(EXERCISE): Copy each line of text in the material below exactly, including its spacing and characters. Leave the pictures out of your answer.

*** Opening of INFORMATION SHOWN ***

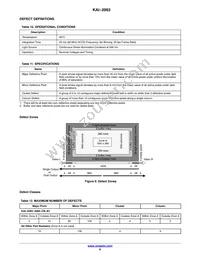 KAI-2093-ABA-CP-AE Datasheet Page 9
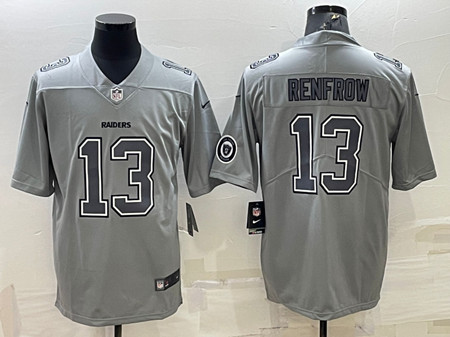 Las Vegas Raiders #13 Hunter Renfrow Gray Atmosphere Fashion With Patch Stitched Jersey - Zenithce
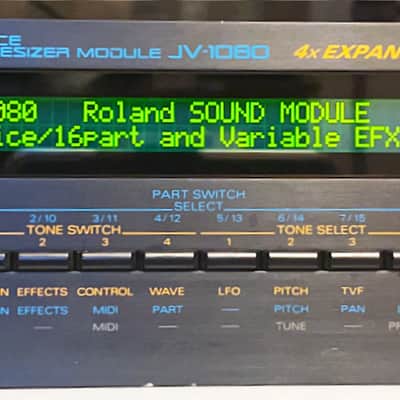 Roland JV-1080 64-Voice Synthesizer Module 1994 - 2001 - Black image 4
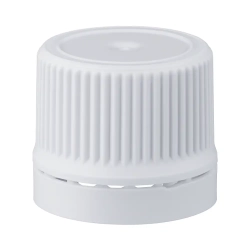 Кришка закупорювально-гвинтова з контролем першого відкриття тип 1.4к біла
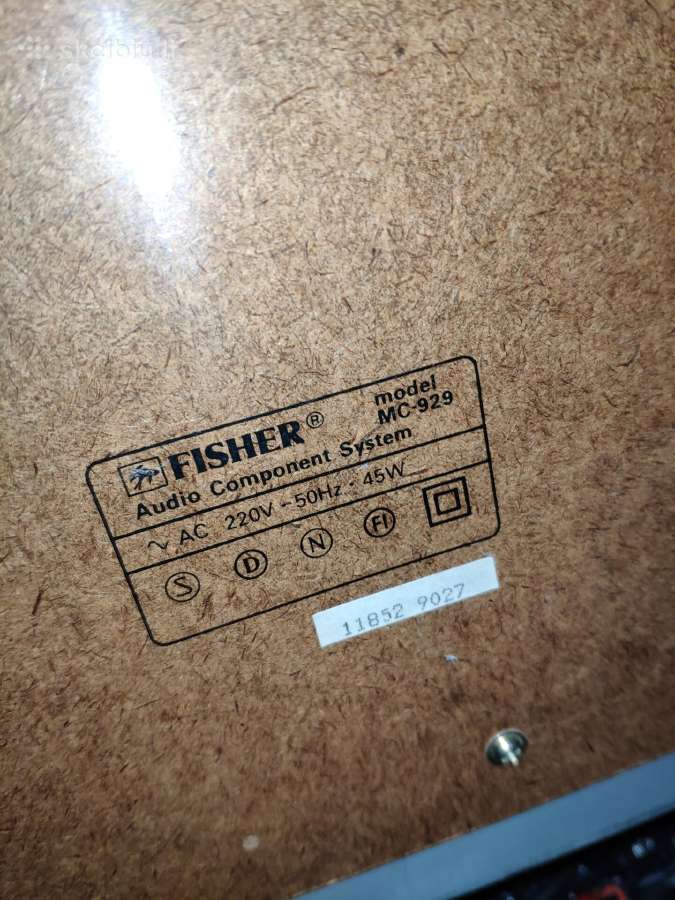 Fisher Mc- 929 . Kasetė. Plokštelė.CD - nuotraukos Nr. 9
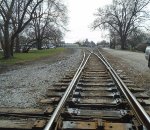   looking south from east bound switch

*** Close of INFORMATION SHOWN ***

(REPLY):
 KAI-2093-ABA-CP-AE Datasheet Page 9
 Las Vegas Raiders #13 Hunter Renfrow Gray Atmosphere Fashion With Patch Stitched Jersey - Zenithce
 Roland JV-1080 64-Voice Synthesizer Module 1994 - 2001 - Black image 4
 Кришка закупорювально-гвинтова з контролем першого відкриття тип 1.4к біла
 Fisher Mc- 929 . Kasetė. Plokštelė.CD - nuotraukos Nr. 9
   looking south from east bound switch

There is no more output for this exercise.